Note: this is not the most efficient way to do this, but is a small dataset

In [7]:
from snorkel.annotations import LabelAnnotator

# Extract worker votes
worker_labels = candidate_labeled_tweets.select("tweet_id", "worker_id", "emotion")

# Create a label generator
def worker_label_generator(t):
    """A generator over the different (worker_id, label_id) pairs for a Tweet."""
    labels = worker_labels \
        .select("worker_id", "emotion") \
        .filter("tweet_id == " + str(t.tweet.name)) \
        .collect()
    for row in labels:
        yield row.worker_id, row.emotion

labeler = LabelAnnotator(label_generator=worker_label_generator)
%time L_train = labeler.apply(split=0)
L_train

Clearing existing...
Running UDF...

CPU times: user 5.61 s, sys: 567 ms, total: 6.17 s
Wall time: 1min 39s


<568x102 sparse matrix of type '<type 'numpy.float64'>'
	with 11360 stored elements in Compressed Sparse Row format>

# Obtaining the groundtruth labels

In [8]:
train_cands = session.query(Tweet).filter(Tweet.split == 0).order_by(Tweet.id).all()

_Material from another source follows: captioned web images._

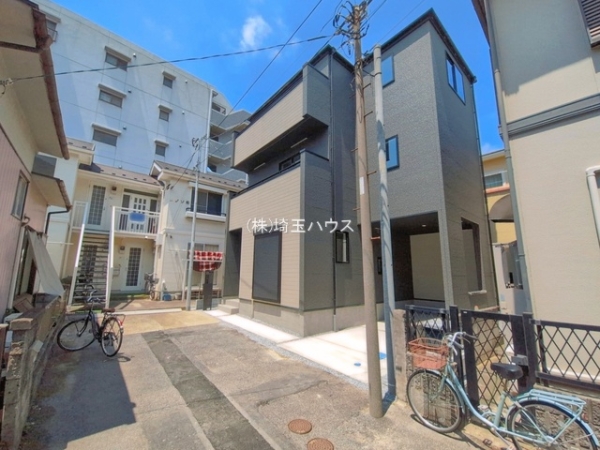 川口市南鳩ヶ谷6期　新築戸建て　全1棟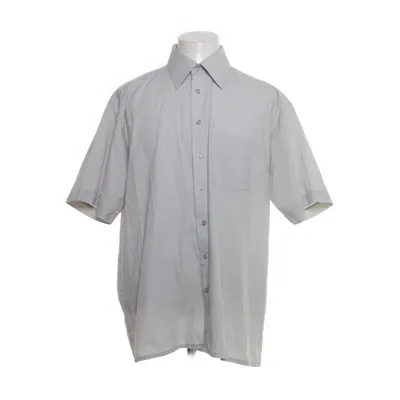 Kortärmad skjorta (Grå) från Smart Bomull, Polyester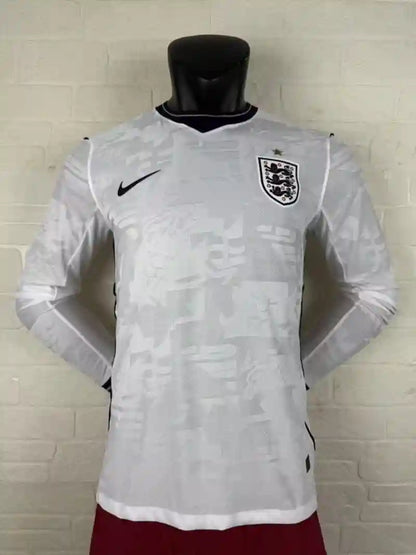 2026 WorldCup England Long Sleeves Home Kit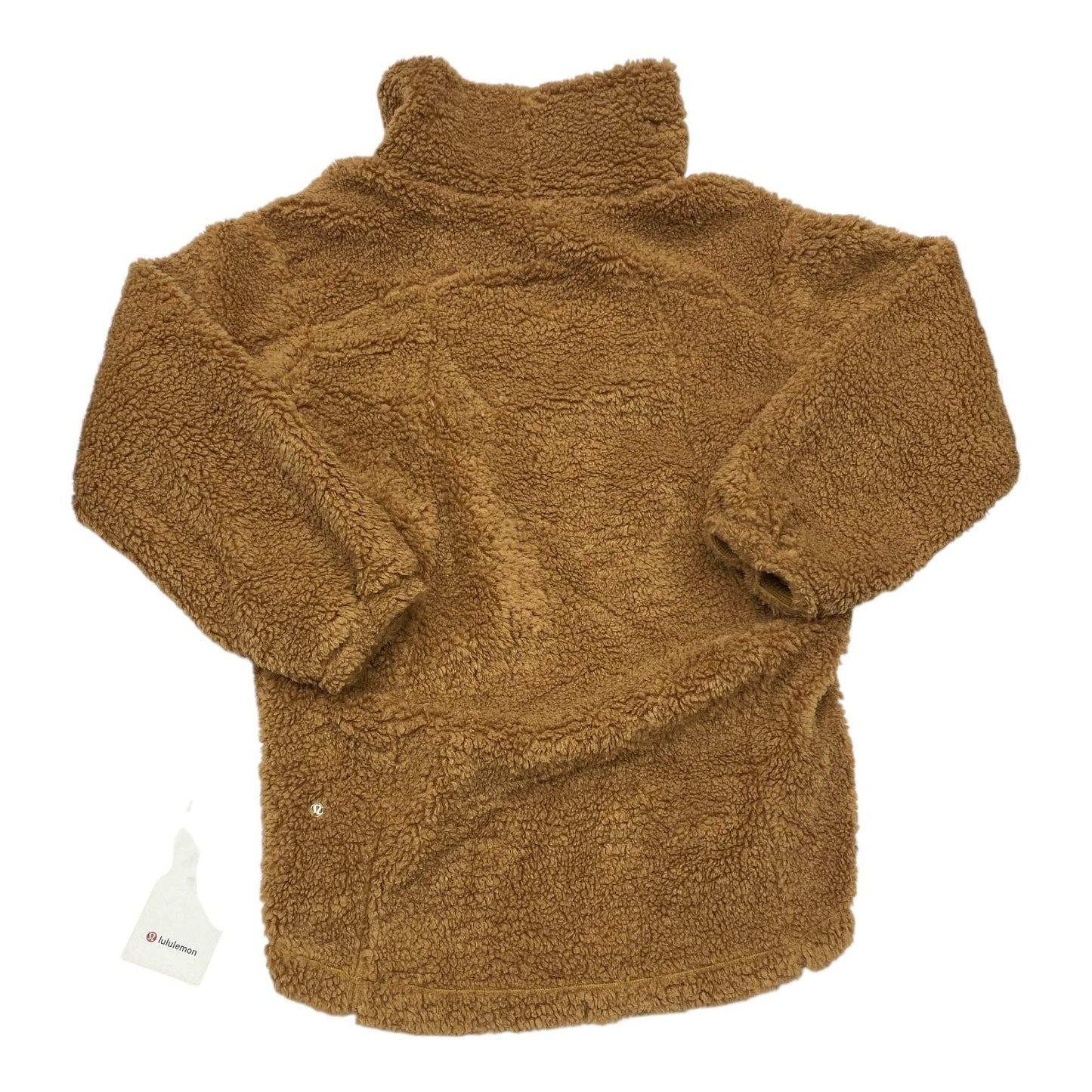 Athletic Fleece By Lululemon In Tan, Size:4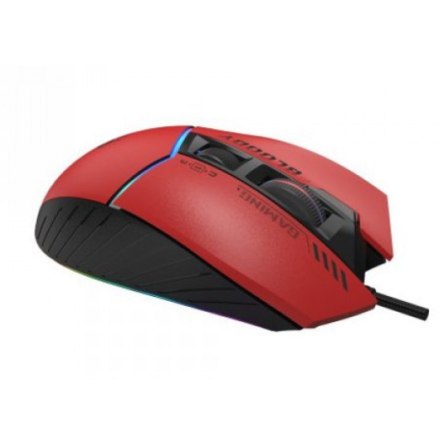 Комп'ютерна миша A4Tech W95 Max (Sports Red) фото №7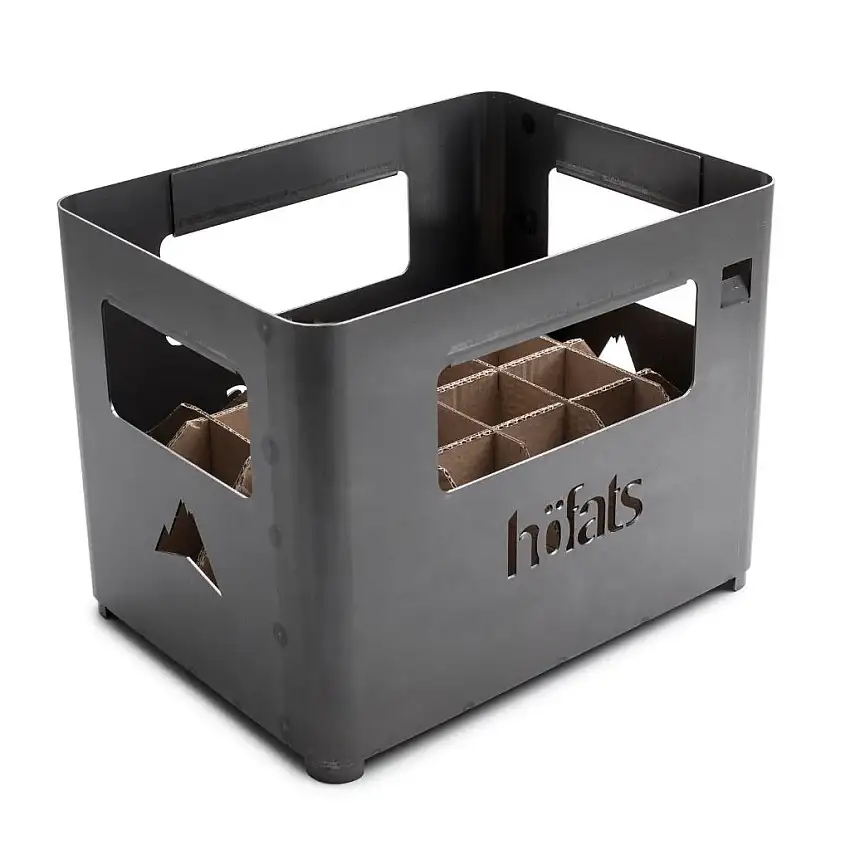 Braciere e cassa per bevande 2in1 BEER BOX 38 × 28 × 30 cm, Höfats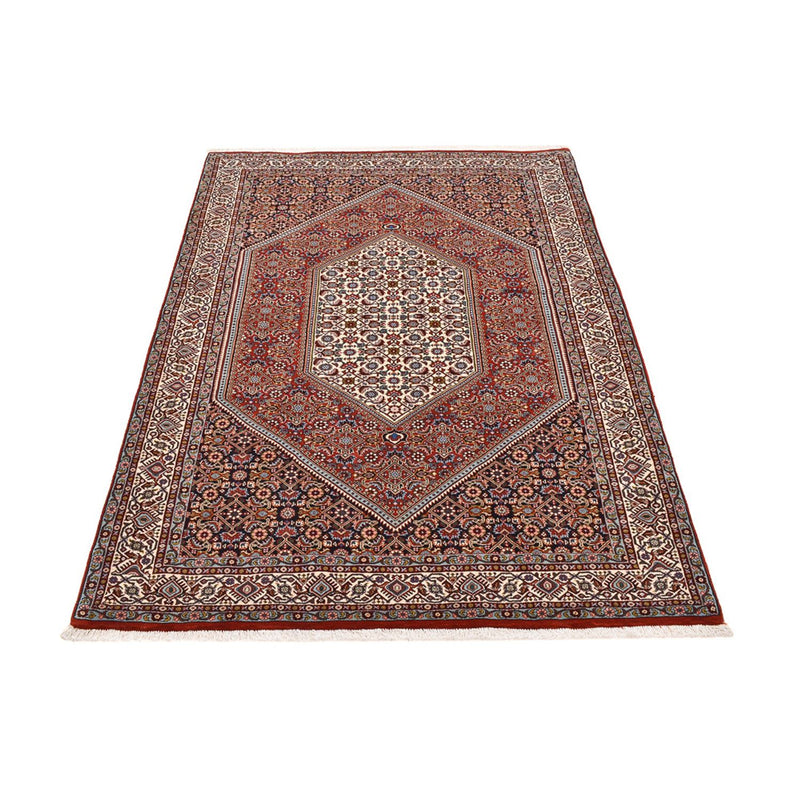 Perzisch tapijt - Bijar - 214 x 147 cm - roest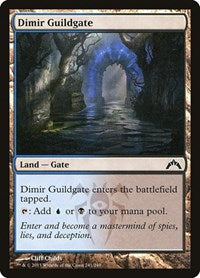Dimir Guildgate - Gatecrash - 241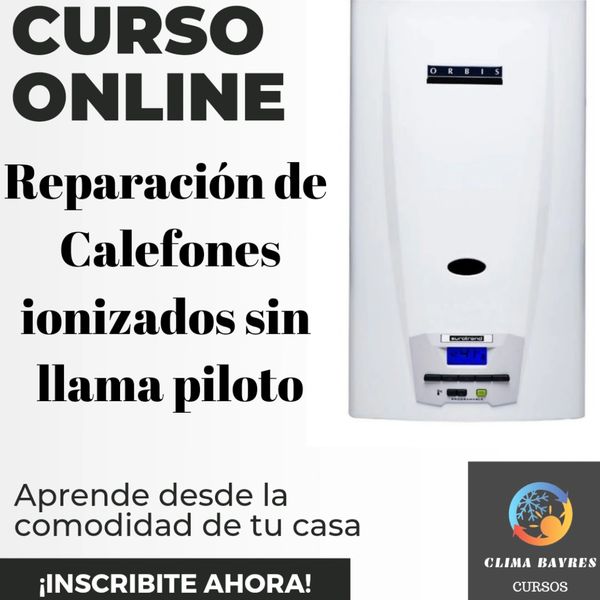 Curso de reparación de calefones ionizados sin llama piloto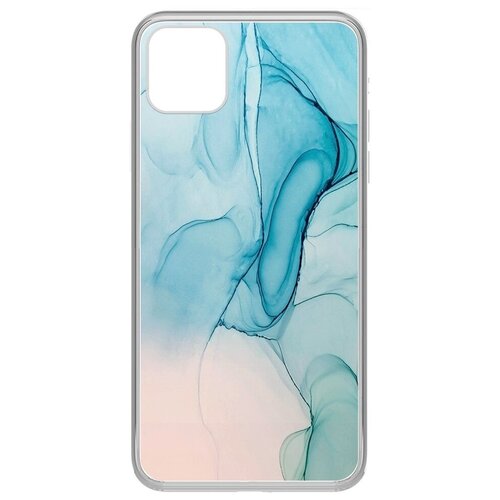 Чехол-накладка Krutoff Clear Case Абстракт разводы для iPhone 11 Pro Max чехол накладка krutoff clear case абстракт 3 для iphone 12 pro max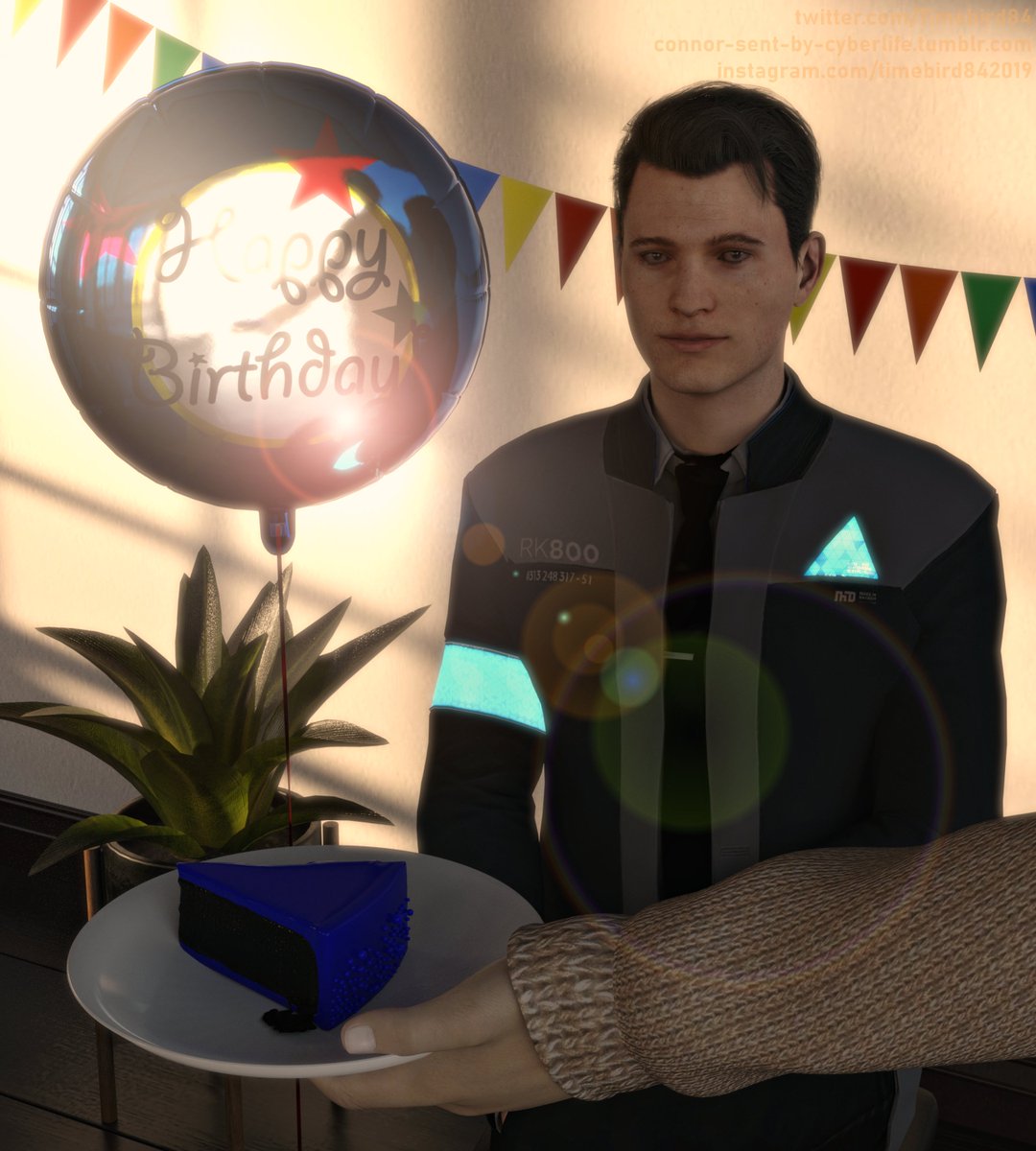 Happy Birthday, @BryanDechart !!! I hope you have a wonderful day!

3D model port by Metoria on Twitter #dechartgames #connorarmy #dbh #dbhconnor #daz3dstudio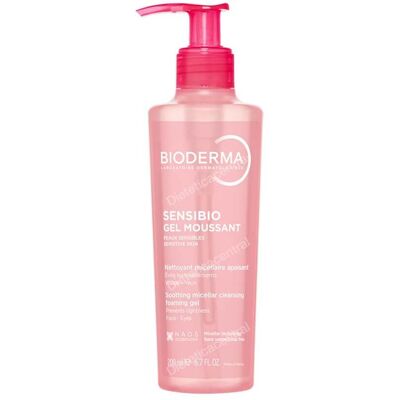 Bioderma Sensibio Gel Limpiador (200ml) Bioderma Sensibio Gel Limpiador (200ml)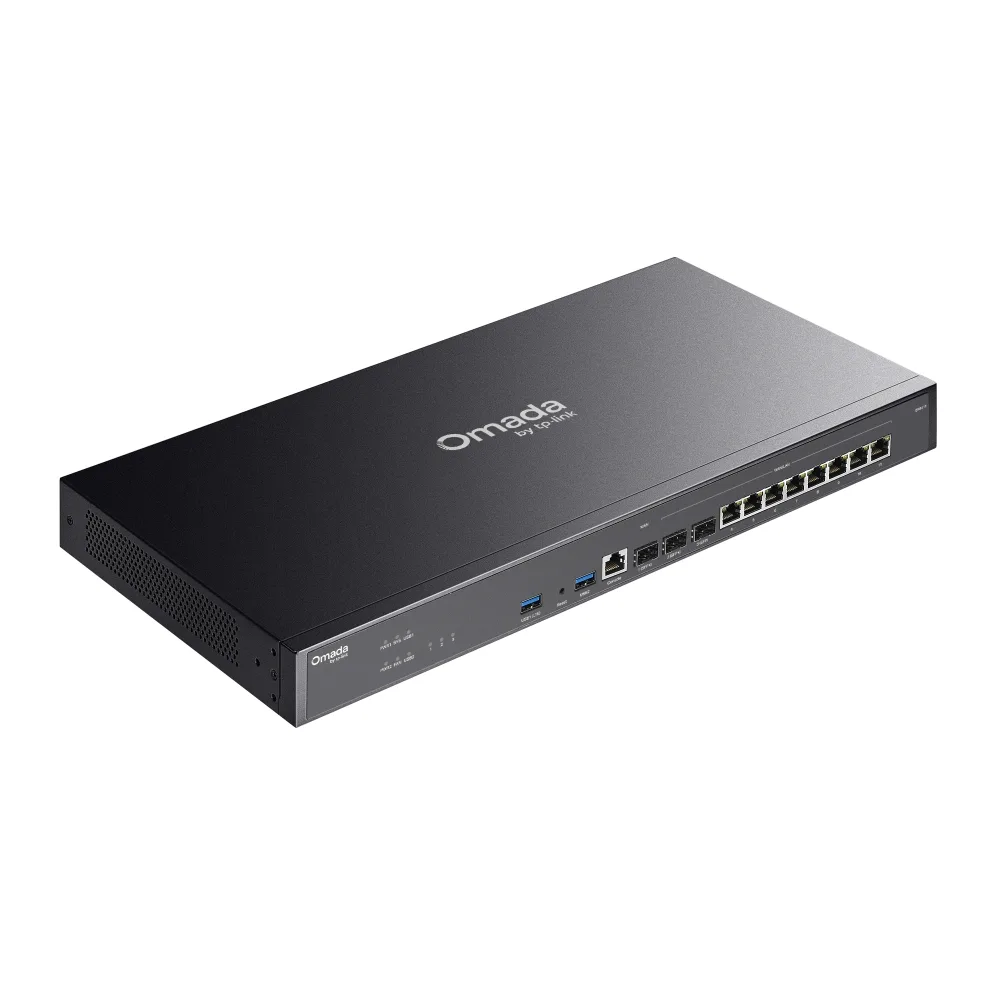 TP-Link Omada VPN Router ER8411 10G Multi-Gigabit Enterprise Router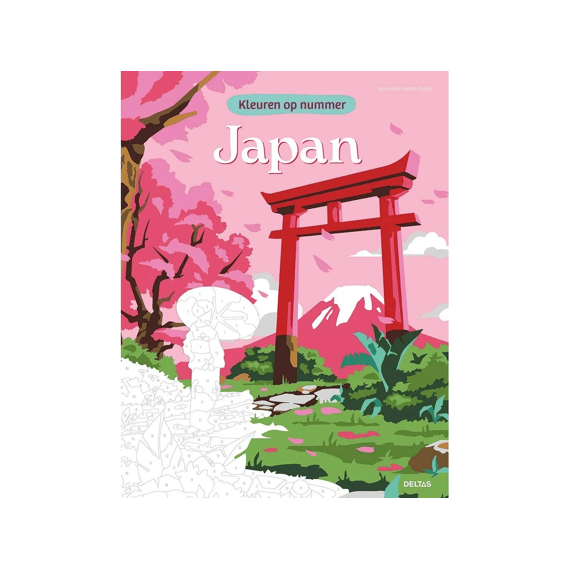 Japan - Kleuren Op Nummer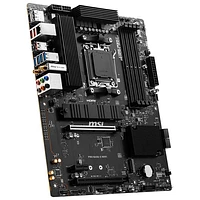 MSI PRO B650-S Wi-Fi 6E ATX AM5 DDR5 Motherboard for AMD Ryzen 9000/8000/7000 Series CPUs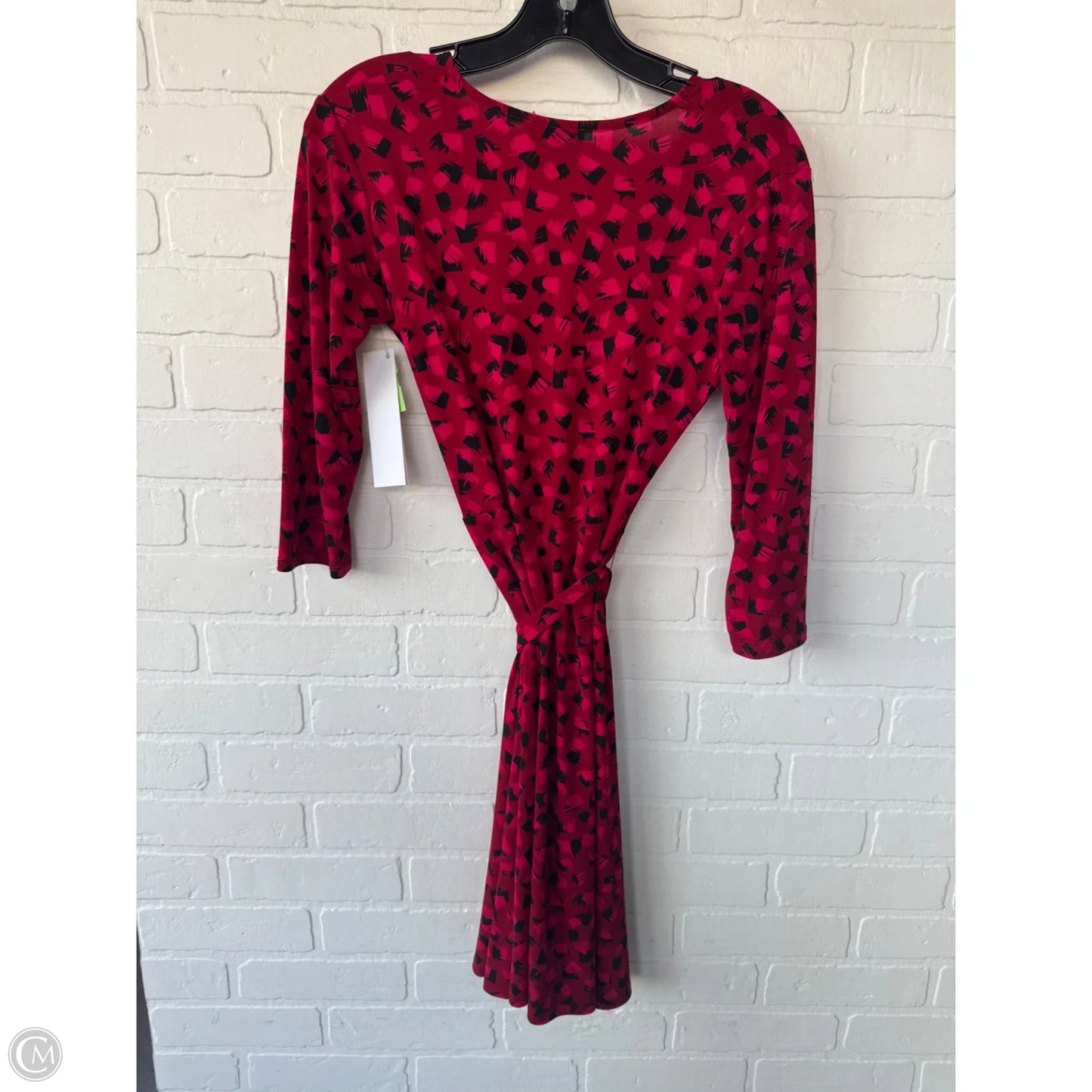Dress Work By Leota In Red, Size: Sp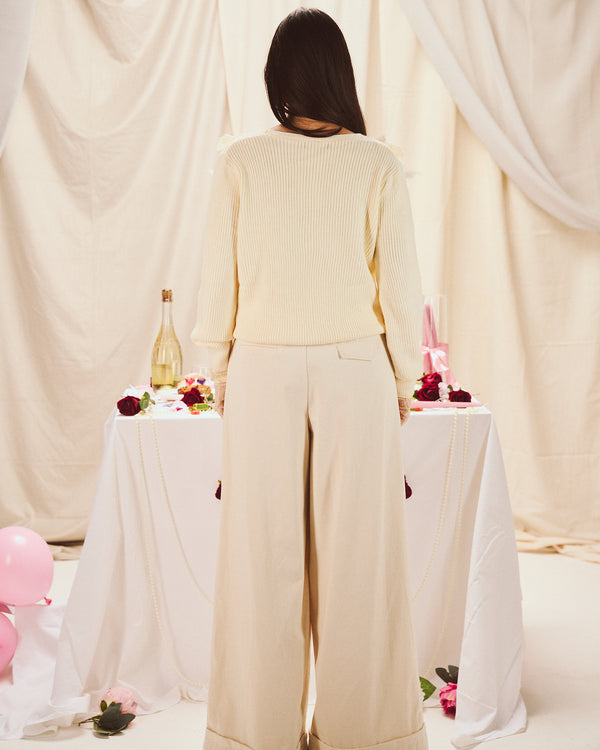 Pantalone “Crème Brûlée”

# Generate and store the golden labels for each tweet candidate.
# The labels are split into two lists, one for training data and one for testing data. 
# The raw groundtruth labels are stored with respect to their unique id (from 1-5).
candidate_labels = {}

# Iterate over splits
for split in range(2):
    # Init candidate labels
    candidate_labels[split] = []
    # Get candidates
    cands = session.query(Tweet).filter(Tweet.split == split).order_by(Tweet.id).all()
    # Iterate over candidates    
    for c in cands:
        # Get candidate tweet_it
        cand_tweet_id = c.tweet.name
        # Get candidate numberic label
        raw_label = gold_answers.select("sentiment").filter("tweet_id == "+str(cand_tweet_id)).collect()[0].sentiment
        # Add offset to start enumeration from one
        numeric_label = values.index(raw_label) + 1
        # Store label
        candidate_labels[split].append(numeric_label)
         
# Split candidate labels            
train_cand_labels = candidate_labels[0]
test_cand_labels = candidate_labels[1]

print len(train_cand_labels)
print len(test_cand_labels)

568
64